• **WHAT IS REQUIRED**
Could you return each line of the material that has "profiles" in it?

= Beginning of Section =

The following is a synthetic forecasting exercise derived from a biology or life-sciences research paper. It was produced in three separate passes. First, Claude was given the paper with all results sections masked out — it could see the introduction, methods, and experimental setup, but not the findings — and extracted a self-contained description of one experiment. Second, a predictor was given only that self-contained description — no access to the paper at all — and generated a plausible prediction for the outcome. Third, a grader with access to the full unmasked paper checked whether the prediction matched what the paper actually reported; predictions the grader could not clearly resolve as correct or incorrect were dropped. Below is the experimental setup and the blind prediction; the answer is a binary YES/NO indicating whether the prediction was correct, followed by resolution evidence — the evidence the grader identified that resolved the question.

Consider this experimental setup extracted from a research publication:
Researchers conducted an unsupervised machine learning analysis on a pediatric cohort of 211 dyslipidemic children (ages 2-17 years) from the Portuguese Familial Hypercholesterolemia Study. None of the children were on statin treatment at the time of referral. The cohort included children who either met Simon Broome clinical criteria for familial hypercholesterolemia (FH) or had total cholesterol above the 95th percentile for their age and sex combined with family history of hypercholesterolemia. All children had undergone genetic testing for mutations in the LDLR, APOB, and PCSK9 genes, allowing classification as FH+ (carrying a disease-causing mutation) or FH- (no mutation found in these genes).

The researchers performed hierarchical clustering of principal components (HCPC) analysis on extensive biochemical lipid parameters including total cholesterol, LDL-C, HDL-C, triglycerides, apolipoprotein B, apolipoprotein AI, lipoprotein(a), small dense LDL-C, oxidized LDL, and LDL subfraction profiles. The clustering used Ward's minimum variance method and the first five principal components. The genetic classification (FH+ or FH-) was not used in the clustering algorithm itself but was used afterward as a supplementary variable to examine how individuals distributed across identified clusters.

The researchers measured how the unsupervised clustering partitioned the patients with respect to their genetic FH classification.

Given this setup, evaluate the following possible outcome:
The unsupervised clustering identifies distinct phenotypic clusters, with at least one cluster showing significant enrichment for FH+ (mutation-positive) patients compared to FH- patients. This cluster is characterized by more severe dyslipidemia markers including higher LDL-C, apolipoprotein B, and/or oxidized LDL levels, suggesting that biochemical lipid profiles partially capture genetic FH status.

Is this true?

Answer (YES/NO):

= End of Section =

• **SOLUTION BELOW**
The researchers performed hierarchical clustering of principal components (HCPC) analysis on extensive biochemical lipid parameters including total cholesterol, LDL-C, HDL-C, triglycerides, apolipoprotein B, apolipoprotein AI, lipoprotein(a), small dense LDL-C, oxidized LDL, and LDL subfraction profiles. The clustering used Ward's minimum variance method and the first five principal components. The genetic classification (FH+ or FH-) was not used in the clustering algorithm itself but was used afterward as a supplementary variable to examine how individuals distributed across identified clusters.
The unsupervised clustering identifies distinct phenotypic clusters, with at least one cluster showing significant enrichment for FH+ (mutation-positive) patients compared to FH- patients. This cluster is characterized by more severe dyslipidemia markers including higher LDL-C, apolipoprotein B, and/or oxidized LDL levels, suggesting that biochemical lipid profiles partially capture genetic FH status.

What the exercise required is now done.